PROBLEM:
Can you copy out every one of the records below word for word, leaving out the pictures?

Items listed in a dataset

__________

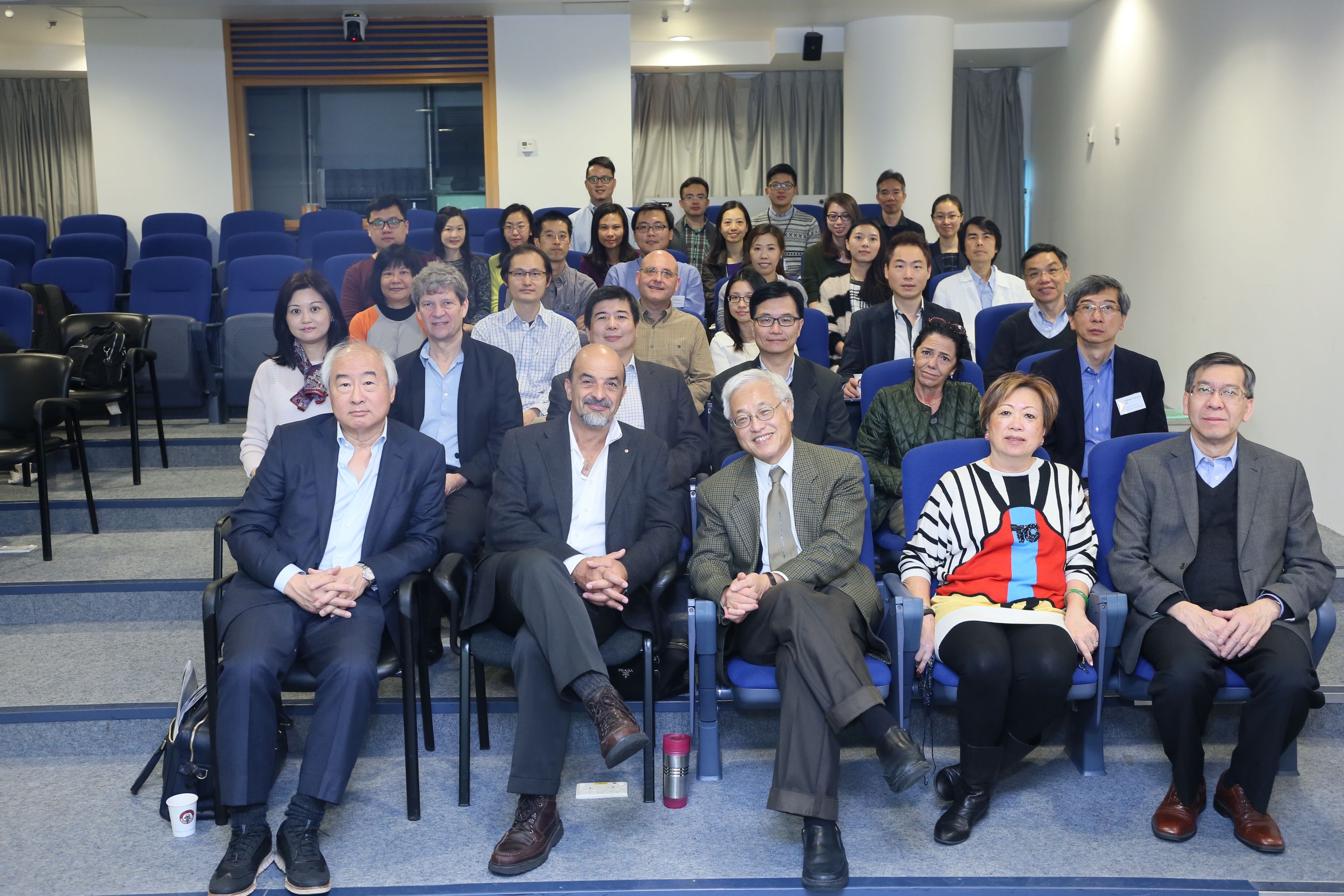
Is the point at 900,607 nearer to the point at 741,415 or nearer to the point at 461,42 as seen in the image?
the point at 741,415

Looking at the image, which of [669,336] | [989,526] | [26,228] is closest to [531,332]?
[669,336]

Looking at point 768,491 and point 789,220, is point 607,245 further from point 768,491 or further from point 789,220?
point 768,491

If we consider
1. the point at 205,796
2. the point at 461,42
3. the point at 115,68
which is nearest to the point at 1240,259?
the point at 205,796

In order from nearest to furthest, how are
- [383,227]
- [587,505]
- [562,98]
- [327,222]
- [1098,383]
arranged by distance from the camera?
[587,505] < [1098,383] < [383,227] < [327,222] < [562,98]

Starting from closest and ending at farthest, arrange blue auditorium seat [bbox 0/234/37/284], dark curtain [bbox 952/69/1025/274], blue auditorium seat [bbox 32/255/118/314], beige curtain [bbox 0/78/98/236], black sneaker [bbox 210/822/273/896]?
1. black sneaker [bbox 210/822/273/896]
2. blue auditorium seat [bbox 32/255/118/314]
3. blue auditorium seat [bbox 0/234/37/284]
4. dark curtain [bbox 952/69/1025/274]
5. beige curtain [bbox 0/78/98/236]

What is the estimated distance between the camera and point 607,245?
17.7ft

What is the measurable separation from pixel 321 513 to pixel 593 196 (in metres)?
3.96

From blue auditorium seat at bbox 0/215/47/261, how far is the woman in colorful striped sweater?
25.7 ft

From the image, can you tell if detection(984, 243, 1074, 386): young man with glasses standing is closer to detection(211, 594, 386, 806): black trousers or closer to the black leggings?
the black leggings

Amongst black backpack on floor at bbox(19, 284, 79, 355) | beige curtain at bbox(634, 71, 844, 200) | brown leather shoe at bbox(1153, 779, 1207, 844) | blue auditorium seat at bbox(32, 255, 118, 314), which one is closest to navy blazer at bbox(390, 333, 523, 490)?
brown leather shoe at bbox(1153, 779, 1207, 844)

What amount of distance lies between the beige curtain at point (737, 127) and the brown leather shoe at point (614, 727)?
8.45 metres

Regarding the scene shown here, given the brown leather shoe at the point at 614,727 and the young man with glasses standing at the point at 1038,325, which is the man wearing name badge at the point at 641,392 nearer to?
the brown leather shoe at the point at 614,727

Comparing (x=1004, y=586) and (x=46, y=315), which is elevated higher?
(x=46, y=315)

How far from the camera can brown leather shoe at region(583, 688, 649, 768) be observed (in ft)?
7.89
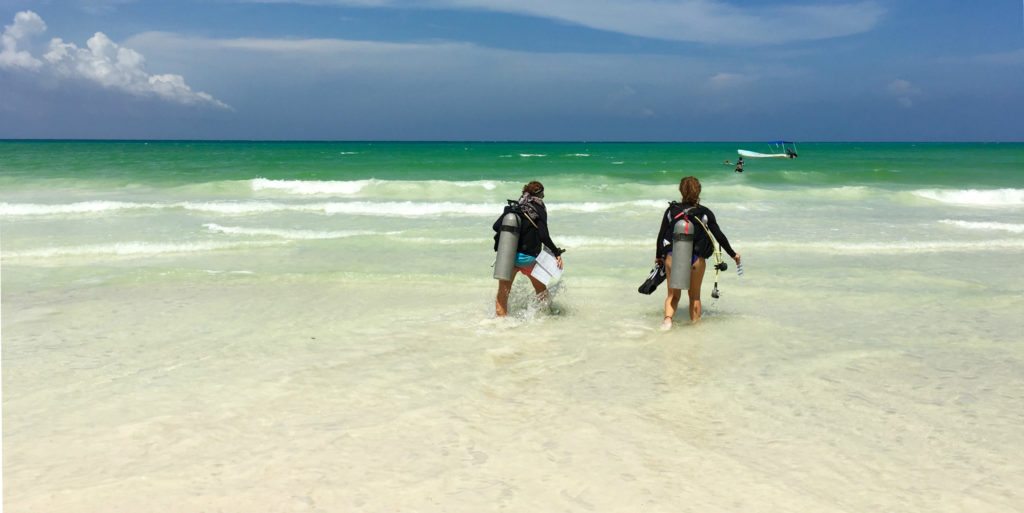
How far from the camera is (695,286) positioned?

__________

COMPLETED EXERCISE:
Is the point at 900,607 nearer to the point at 741,415 or nearer to the point at 461,42 as seen in the image?
the point at 741,415

Looking at the image, which of [669,336] | [989,526] | [26,228] is closest to [531,332]?
[669,336]

Looking at point 768,491 and point 789,220, is point 607,245 further from point 768,491 or further from point 789,220?
point 768,491

If we consider
1. the point at 205,796
2. the point at 461,42
3. the point at 115,68
which is nearest to the point at 1240,259?
the point at 205,796

In order from nearest to furthest, how are
- [383,227]
- [587,505]
- [562,98]
- [327,222]
- [1098,383]
arranged by distance from the camera?
[587,505] < [1098,383] < [383,227] < [327,222] < [562,98]

Starting from closest and ending at farthest, arrange blue auditorium seat [bbox 0/234/37/284], dark curtain [bbox 952/69/1025/274], blue auditorium seat [bbox 32/255/118/314], beige curtain [bbox 0/78/98/236], black sneaker [bbox 210/822/273/896]?
1. black sneaker [bbox 210/822/273/896]
2. blue auditorium seat [bbox 32/255/118/314]
3. blue auditorium seat [bbox 0/234/37/284]
4. dark curtain [bbox 952/69/1025/274]
5. beige curtain [bbox 0/78/98/236]

What is the estimated distance between the camera and point 607,245?
17.7ft

What is the measurable separation from pixel 321 513 to pixel 593 196 (in metres)?
3.96

From blue auditorium seat at bbox 0/215/47/261, how far is the woman in colorful striped sweater?
25.7 ft

From the image, can you tell if detection(984, 243, 1074, 386): young man with glasses standing is closer to detection(211, 594, 386, 806): black trousers or closer to the black leggings?
the black leggings

Amongst black backpack on floor at bbox(19, 284, 79, 355) | beige curtain at bbox(634, 71, 844, 200) | brown leather shoe at bbox(1153, 779, 1207, 844) | blue auditorium seat at bbox(32, 255, 118, 314), which one is closest to navy blazer at bbox(390, 333, 523, 490)?
brown leather shoe at bbox(1153, 779, 1207, 844)

What amount of distance lies between the beige curtain at point (737, 127) and the brown leather shoe at point (614, 727)?
8.45 metres

Regarding the scene shown here, given the brown leather shoe at the point at 614,727 and the young man with glasses standing at the point at 1038,325, which is the man wearing name badge at the point at 641,392 nearer to?
the brown leather shoe at the point at 614,727

Comparing (x=1004, y=586) and (x=46, y=315), which is elevated higher?
(x=46, y=315)

How far from the camera can brown leather shoe at region(583, 688, 649, 768) be observed (in ft)?
7.89
How far from the camera is (695,286) positioned?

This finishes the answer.